Celle qui se perd
Tu as juré.
Juré que tu serais fidèle désormais.
Mais c’est moins facile que cela en a l’air, de couper les ponts, de dire au revoir, de renoncer… Certes tu as réalisé que tu ne voulais pas perdre ton mari, et tu es prête à faire ce sacrifice pour le garder. Mais tu n’en as vraiment pas envie et c’est le cœur serré que tu t’accordes un dernier rendez-vous de liberté pour dire adieu à l’homme que tu voyais en ce moment.
Tu hésites beaucoup à lui accorder cette entrevue, après tout un coup de fil suffirait, mais il veut pouvoir t’embrasser une dernière fois, et tu te dis que c’est vrai après tout, si j’avais su que la dernière fois que l’on s’est vus serait la dernière fois, j’en aurai profité plus, j’aurais savouré différemment…
Alors quelques semaines plus tard, il te rejoint un soir à la sortie de ton travail, il t’embrasse, c’est doux, mais ça a déjà le gout d’hier et du passé. Et il te glisse, « c’est fou, tu as déjà changé. Ce n’est que le début de ta grossesse, je me doute que tu cesses notre relation pour cela, mais tes seins ont déjà grossi et cela te va superbement bien ».
Ta grossesse? Quelle grossesse? Tu n’es pas enceinte.
La vérité c’est qu’à bien y réfléchir, avec tout ce qui s’est passé, tu n’as strictement aucune idée de quand tu as eu tes règles pour la dernière fois. Tu n’y fais plus attention. Il t’a mis le doute alors à peine rentrée chez toi tu prends ton agenda, et tu comptes, tu recomptes, et tu calcules et tu poses ta main sur ton ventre. Aurait-il raison?
Il a raison bien sur, le test fait le lendemain matin vire au positif dans la seconde, et ton sourire accroché aux oreilles tu cours l’annoncer à ton mari. Il est heureux, tu l’es aussi, c’est le début de ta nouvelle vie, ta vie de maman.

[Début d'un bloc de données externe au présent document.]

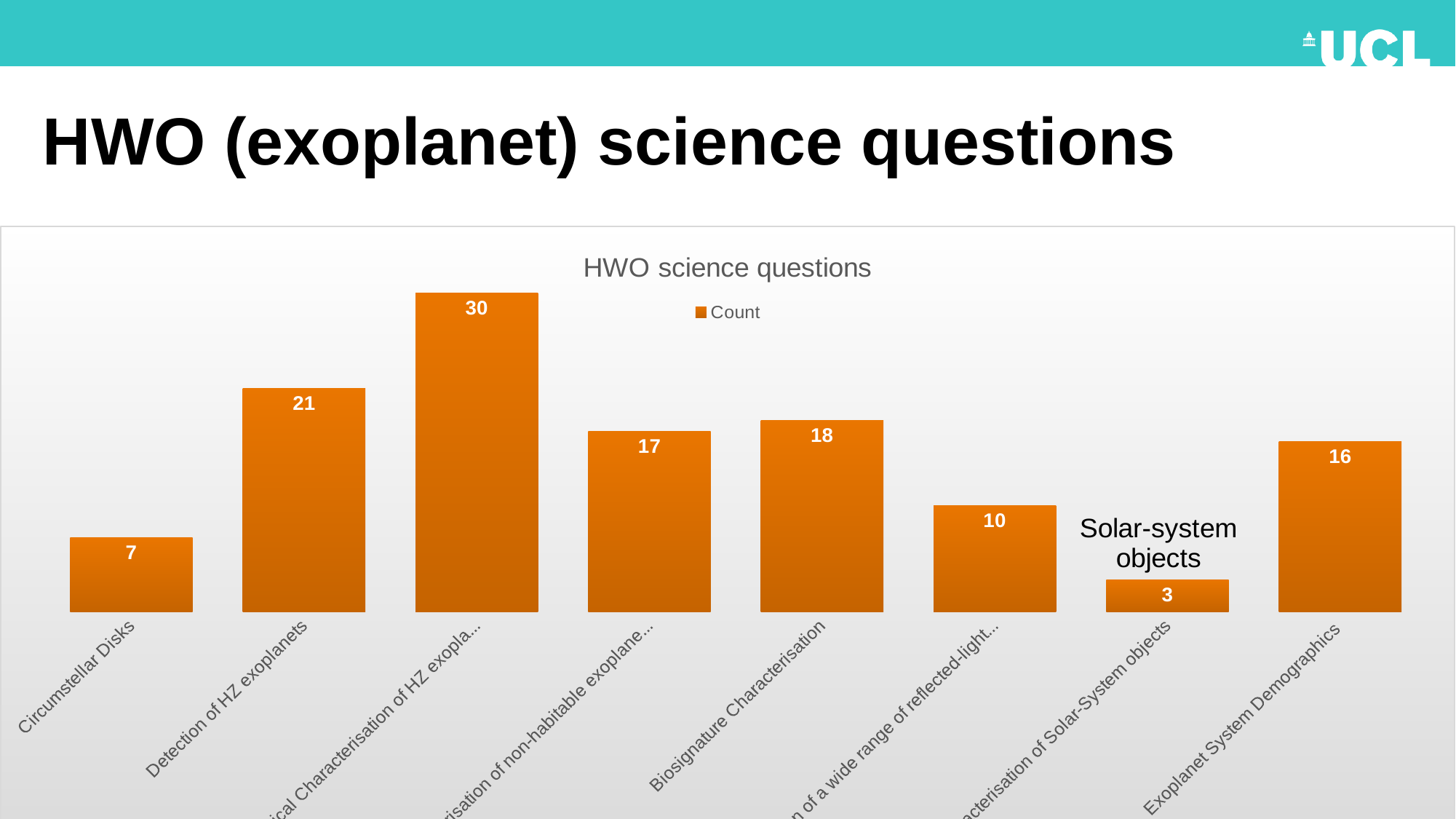
What is the Count for Circumstellar Disks? 7 How many series does the legend list? 1 What is the Count for Exoplanet System Demographics? 16 What is the Count for Biosignature Characterisation? 18 Which category has the lowest Count? Solar-System objects How many bars are shown on the chart? 8 What type of chart is shown on the slide? Bar chart What is the Count for the bar annotated 'Solar-system objects'? 3 What is the Count for Detection of HZ exoplanets? 21 What is the highest Count value shown on the chart? 30 What is the difference in Count between Detection of HZ exoplanets and Circumstellar Disks? 14 Which has a larger Count, Biosignature Characterisation or Exoplanet System Demographics? Biosignature Characterisation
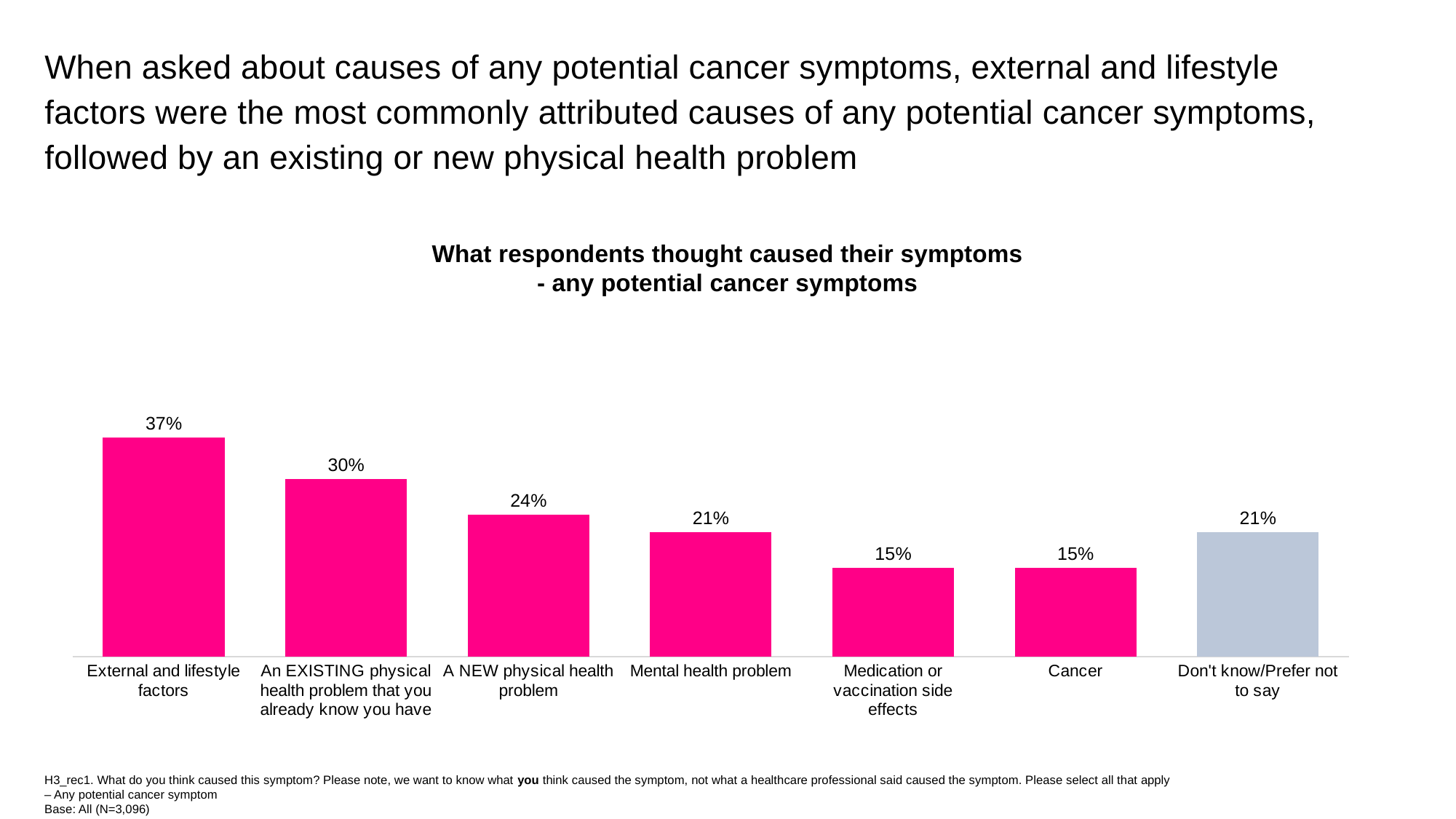
What is the value for 'Don't know/Prefer not to say'? 21% What is the value for 'A NEW physical health problem'? 24% How many categories are shown in the chart? 7 What kind of chart is shown on the slide? Bar chart What is the difference between the values for 'Mental health problem' and 'Cancer'? 6% What percentage of respondents thought cancer caused their symptoms? 15% Which category has the highest value? External and lifestyle factors What is the difference between the values for 'External and lifestyle factors' and 'An EXISTING physical health problem that you already know you have'? 7% What percentage of respondents attributed their symptoms to external and lifestyle factors? 37% Which is larger: the value for 'A NEW physical health problem' or the value for 'Mental health problem'? A NEW physical health problem Which bar is coloured differently (grey) from the others? Don't know/Prefer not to say What is the title of the chart? What respondents thought caused their symptoms - any potential cancer symptoms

Ce bébé va te donner l’impulsion qui te manquait pour tirer un trait définitif sur cette vie dispersée, et tu vas en effet devenir plus sage que jamais.
Tu prends tes vitamines, tu suis les cours de préparation à l’accouchement, tu lis des livres sur l’éducation, tu vis parentalité, tu respires parentalité. Tu te jettes dans la maternité avec un bonheur non feint, toi qui en as toujours rêvé.
Votre premier enfant nait, ton petit trésor à chérir, tu t’en occupes à plein temps, premier piège, tu commences à t’oublier, à oublier ta vie d’avant. Mais pas le choix, elle est gravement malade, tu te dois de rester près d’elle. Alors tu te consacres entièrement à ta famille, ton mari, ton enfant, ta maison. Puis le deuxième enfant, la suite logique des choses, ton bonheur est complet et sincère, tu profites pleinement.
Car ce rôle te va si bien, tu l’aimes tant, tu l’exerces avec talent, maman de la racine des cheveux jusqu’au bout de tes seins, qui ne servent plus désormais qu’à faire téter le petit dernier.
Mais ce n’est pas si simple… peu à peu la fatigue s’accumule. Les nuits blanches. Les journées passées à la maison, seule avec tes bébés, sans croiser une personne adulte pour échanger de vrais mots. Sans avoir une minute pour prendre soin de toi.
Le burn-out parental dont on commence tout juste à parler, ne disait pas son nom à cette époque, et se rapprochait dangereusement de toi. A trop te fondre dans ce rôle de mère, la femme en toi s’est effacée jusqu’à disparaître.
Tu as tenu ta promesse. Tu es fidèle consentante, heureuse de l’être, mais tu t’es perdue.